La jardinería también es un arte en el extenso país del oriente, que va más allá de la botánica. Cada planta, cada árbol cobra un sentido individual, más aún en lo que ellos llaman “jardines secos”, de arena y piedra. En Kioto hay un templo budista que no forma parte del recorrido de los paquetes turísticos, en el que cobra una fuerza inusitada la colocación de sus ornamentos, especialmente una colección de estatuillas de piedra al aire libre, situadas deliberadamente en grupo, como protegiéndose las unas a las otras. Representan a los “niños de las aguas”. Su aspecto es el de unos niños desvalidos que se necesitan los unos de los otros. Y es que son la imagen, según los monjes, de los pequeños que fueron arrancados del seno materno antes de nacer. Para sorpresa del visitante, las estatuas están vestidas (con bufandas y gorros de lana, con camisitas de bebé…). No es una costumbre de la ciudad ni una labor espiritual encomendada a los ascetas, sino el desahogo de tantas mujeres que se vieron en el callejón sin salida de un embarazo no previsto ni deseado. Sin salida porque nadie les dio otra oportunidad; porque en su entorno no hallaron una palabra de comprensión, una mano amiga. Por eso las visten, para que al otro lado del tapiz de la vida sus pequeños no pasen frío.
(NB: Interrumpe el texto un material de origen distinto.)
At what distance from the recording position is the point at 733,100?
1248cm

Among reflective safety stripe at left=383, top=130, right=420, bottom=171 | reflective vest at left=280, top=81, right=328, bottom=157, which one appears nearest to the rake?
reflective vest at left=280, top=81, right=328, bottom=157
Japón vive también una pasión desmedida por las mascotas. De hecho, el negocio relacionado con los animales de compañía es uno de los más beneficiosos en la nación nipona. Esos perros con armario, esos gatos con jacuzzi han venido a copar la soledad de tanta gente que no encuentran a quien entregarse. Ante el andar de esos animalitos que llevan correas enjoyadas, los “niños de las aguas” dejan escapar lágrimas mudas, tendiendo sus brazos fantasmagóricos en busca de un arrullo.